Text provided:

# Stuart Cobia



## Bullshark (Mar 19, 2009)

I've been home for 6 weeks and with school and the wind this was only the 2nd chance I've had to go offshore. We had some big hit early then it died. By the time it was time to go I was boxed in by other boats so I trolled out with a bait out behind me via the I-pilot. I picked the most open area and right away the bitchers started... Anyone that has fished Stuart knows these commercial guys love to cuss at pleasure fishing guys. A commercial guy lost a fish on the other side of his boat 50 yards from me and yelled at me. I asked him if it was my boats fault he lost a fish over there and told him to pound sand. His finger was still up when this 50ish lb cobia hit my line and he had front row seats. With a smile and a wave I trolled away fighting what he thought should have been his fish. Awesome!


----------



## Jason (Oct 2, 2007)

Awesome brother....ain't seen no post from ya in a while, hope all has been well!

Entries:

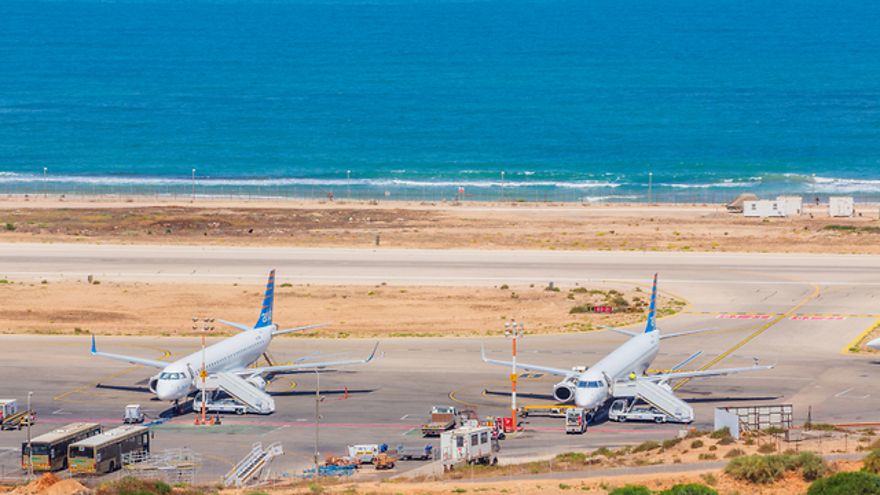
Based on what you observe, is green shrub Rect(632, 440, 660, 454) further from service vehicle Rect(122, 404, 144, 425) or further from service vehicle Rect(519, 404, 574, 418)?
service vehicle Rect(122, 404, 144, 425)

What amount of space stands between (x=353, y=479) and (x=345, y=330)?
48.8m

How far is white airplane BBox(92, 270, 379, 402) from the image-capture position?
89.4 meters

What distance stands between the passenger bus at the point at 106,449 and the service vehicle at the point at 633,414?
29044 millimetres

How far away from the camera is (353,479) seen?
7306 cm

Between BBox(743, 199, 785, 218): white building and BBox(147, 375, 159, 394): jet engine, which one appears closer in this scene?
BBox(147, 375, 159, 394): jet engine

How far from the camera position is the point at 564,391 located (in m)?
87.3

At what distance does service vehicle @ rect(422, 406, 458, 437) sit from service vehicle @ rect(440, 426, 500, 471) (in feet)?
23.1

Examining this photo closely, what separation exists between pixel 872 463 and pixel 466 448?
20936 millimetres

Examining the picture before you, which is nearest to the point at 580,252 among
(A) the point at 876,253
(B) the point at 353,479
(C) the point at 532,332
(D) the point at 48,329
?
(A) the point at 876,253

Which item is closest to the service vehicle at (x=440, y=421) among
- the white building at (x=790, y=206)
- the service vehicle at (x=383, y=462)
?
the service vehicle at (x=383, y=462)

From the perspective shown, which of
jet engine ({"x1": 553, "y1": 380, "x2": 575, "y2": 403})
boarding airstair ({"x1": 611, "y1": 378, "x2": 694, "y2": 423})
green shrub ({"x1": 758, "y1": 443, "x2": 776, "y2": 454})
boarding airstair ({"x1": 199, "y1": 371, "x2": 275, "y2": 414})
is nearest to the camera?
green shrub ({"x1": 758, "y1": 443, "x2": 776, "y2": 454})

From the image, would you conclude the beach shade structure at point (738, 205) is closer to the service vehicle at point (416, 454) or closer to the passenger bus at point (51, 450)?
the service vehicle at point (416, 454)

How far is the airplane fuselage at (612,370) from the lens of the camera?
8550cm

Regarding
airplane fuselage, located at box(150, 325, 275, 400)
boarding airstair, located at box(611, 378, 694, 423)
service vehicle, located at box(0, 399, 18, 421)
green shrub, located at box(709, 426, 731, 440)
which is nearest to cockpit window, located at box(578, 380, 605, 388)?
boarding airstair, located at box(611, 378, 694, 423)
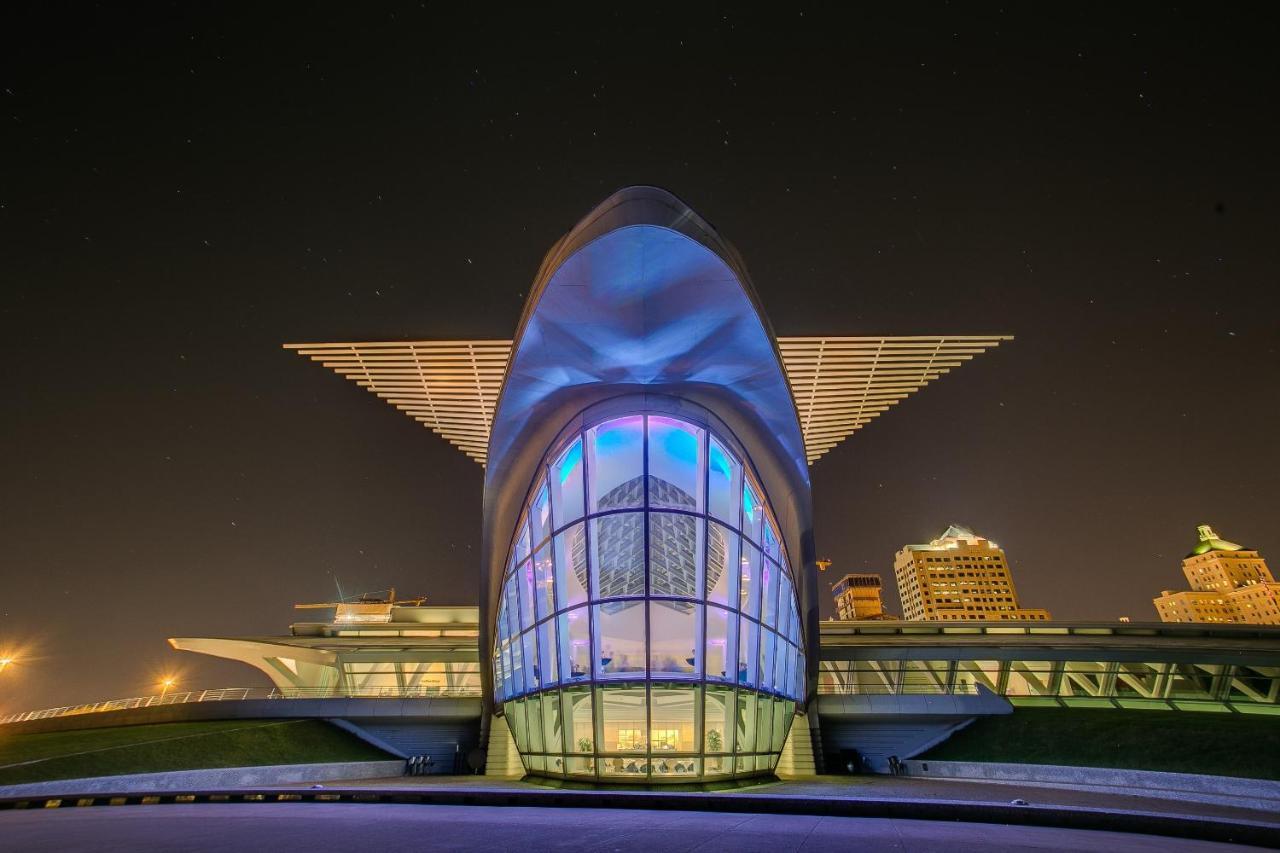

Written request 1:
Answer these questions using the Stuart cobia thread, one answer per line, marked the same way.
(a) How many weeks had the first poster been home?
(b) About how much did the cobia weigh?
(c) What does the second poster say he hasn't seen in a while?
Written request 2:
In the Stuart cobia thread, condense the paragraph beginning "I've been home for 6 weeks" into a short bulleted list that keeps its main facts.
Written request 3:
Continue the Stuart cobia thread from its last post.

Exercise output 1:
(a) Six weeks.
(b) About 50 pounds.
(c) A post from the first poster.

Exercise output 2:
- After six weeks home, school and wind had allowed only a second offshore trip.
- There was a big early bite, and then it died.
- Boxed in by other boats, the poster trolled out with a bait behind the boat using the I-pilot and picked the most open area.
- Commercial fishermen, known in Stuart for cussing at pleasure fishermen, started complaining right away.
- A commercial fisherman lost a fish on the far side of his boat, 50 yards away, and yelled at the poster, who told him to pound sand.
- While his finger was still up, a cobia of about 50 pounds hit the poster's line in full view of him.
- The poster smiled, waved, and trolled away fighting the fish the commercial fisherman thought should have been his.

Exercise output 3:
----------



## Bullshark (Mar 19, 2009)

Man with this downturn in the gulf I've been working as much as I can and going to school on the off time I do get. For some reason I couldn't post from offshore the last few times I wanted to.


----------



## stc1993 (Nov 23, 2014)

That's the way to tell 'em. Show 'em with a good fish. :thumbup:


----------



## WhyMe (Apr 21, 2013)

Good job.
Why me
Mako My Dayo


----------



## bowhunter21 (Mar 4, 2008)

were was that caught


----------



## jim t (Sep 30, 2007)

COOL!!!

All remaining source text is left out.